**PASSAGE PROVIDED**
- - -
Here the aft hand rails get stripped to bare wood and sanded to perfection.
Here’s a “project” for you. The salon has 3 large windows on each side of the vessel and I have been struggling for 17 years to have the exterior finish look as good as I want it to be. I have tried several different types of marine varnish and none have stood up to the UV exposure these windows seem to attract. The feature transom on the ship suffered the same fate and I found that Cetol Marine Gloss finish solved the problem . . .So this spring three crew spent a lot of time carefully hand-stripping the old finish off, resanding the bare wood and then refinishing the windows with 3 new coats of Cetol. These are custom ordered, tempered glass, thermal-paned windows and I made it really, really really really, really clear I wanted the old finish removed and NONE OF THE GLASS scratched or broken from the heat guns stress fracturing the glass . .
My line was, “I am paying you to go slow!”
At some point Robin cheerily reassured me that, “Each window is going to cost you about $1000.00 just to strip the old varnish off!”
“Ya, ya, Robin. Just get back to work . . .”
After all the dusty sanding the whole ship is washed, from the masts down to the water line.
And finally the paint starts to go back on.
and the clear finishes on the bright work.
- - -
(Items in a dataset)
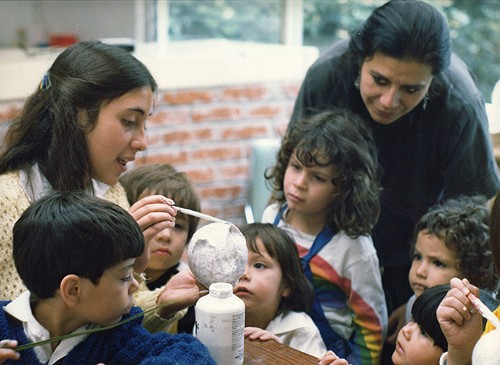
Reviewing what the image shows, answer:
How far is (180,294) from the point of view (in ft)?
5.17

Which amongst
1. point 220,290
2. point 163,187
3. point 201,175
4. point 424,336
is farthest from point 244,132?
point 220,290

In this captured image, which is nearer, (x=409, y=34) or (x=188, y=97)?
(x=409, y=34)

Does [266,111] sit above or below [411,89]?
below

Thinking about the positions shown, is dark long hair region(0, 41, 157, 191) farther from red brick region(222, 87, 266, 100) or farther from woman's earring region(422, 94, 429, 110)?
red brick region(222, 87, 266, 100)

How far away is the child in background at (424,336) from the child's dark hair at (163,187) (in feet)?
2.23

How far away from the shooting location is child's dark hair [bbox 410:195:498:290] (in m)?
2.03

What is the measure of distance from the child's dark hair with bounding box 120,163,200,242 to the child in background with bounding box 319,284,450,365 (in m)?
0.68

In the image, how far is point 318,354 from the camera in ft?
6.18

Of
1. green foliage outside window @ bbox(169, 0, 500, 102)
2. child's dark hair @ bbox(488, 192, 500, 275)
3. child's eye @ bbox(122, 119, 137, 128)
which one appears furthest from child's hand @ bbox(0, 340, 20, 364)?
green foliage outside window @ bbox(169, 0, 500, 102)

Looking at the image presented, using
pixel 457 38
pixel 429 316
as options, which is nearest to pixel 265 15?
pixel 457 38

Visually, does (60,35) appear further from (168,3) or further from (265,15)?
(265,15)

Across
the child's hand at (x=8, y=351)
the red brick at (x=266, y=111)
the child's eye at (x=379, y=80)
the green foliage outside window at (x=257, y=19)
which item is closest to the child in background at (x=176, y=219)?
the child's eye at (x=379, y=80)

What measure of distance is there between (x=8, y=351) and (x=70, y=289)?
0.14 m

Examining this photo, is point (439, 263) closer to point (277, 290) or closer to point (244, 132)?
point (277, 290)
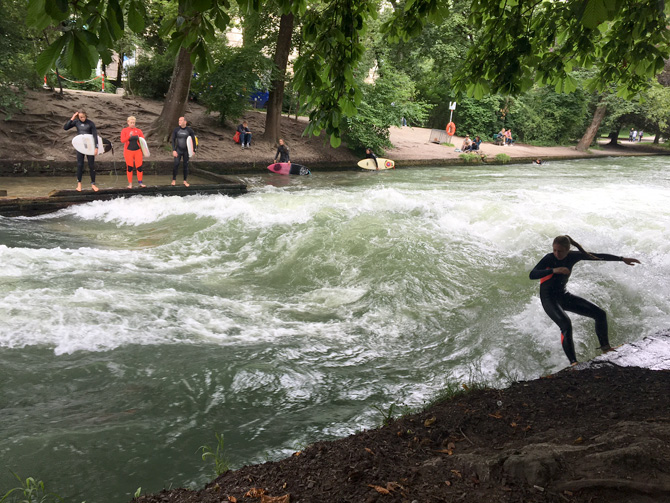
- - -
**WORK ITEM A**
Using the boat-refinishing passage, say whether each statement agrees with it. Give yes or no for each, with the deciding words quoted. (i) The salon has three large windows on each side of the vessel. (ii) Several types of marine varnish held up well against the UV exposure on the windows. (iii) The windows were refinished with two new coats of Cetol.
**WORK ITEM B**
Carry on the boat-refinishing passage from its final line.

**ANSWER AREA A**
(i) Yes: "The salon has 3 large windows on each side of the vessel"
(ii) No: "none have stood up to the UV exposure these windows seem to attract"
(iii) No: "refinishing the windows with 3 new coats of Cetol"

**ANSWER AREA B**
We usually paint in teams of 2 or 3. 1 rolling the larger areas and one “tipping” or smoothing out the roller marks for a gleaming final gloss look.
We go through a lot of paint, paint brushes, foam brushes, rags and yogurt containers saved from last season with the guests. Here ace guide and chef, Robin Humphreys, readies her tools. But perhaps with the exception of the skipper/owner guy, all the Mothership crews are “Ace”.
And the salon windows get their new Cetol finish applied.
and the handrails start to shine.
and the sundry bits that were removed get a refinish.
Somehow or other, Leah and Nadya were able to paint and dance at the same time.
One of the final steps is applying finish to the decks. Hopefully this one doesn’t go white when it gets cold or wet!
As this was a “post Covid” spring . . . meaning I was watching my cash flow and being a bit chintzy . . I didn’t embark on too many new projects, but the ship’s under-water hydrophone, (that allows us to listen to whale vocaliztions!) needed replacement.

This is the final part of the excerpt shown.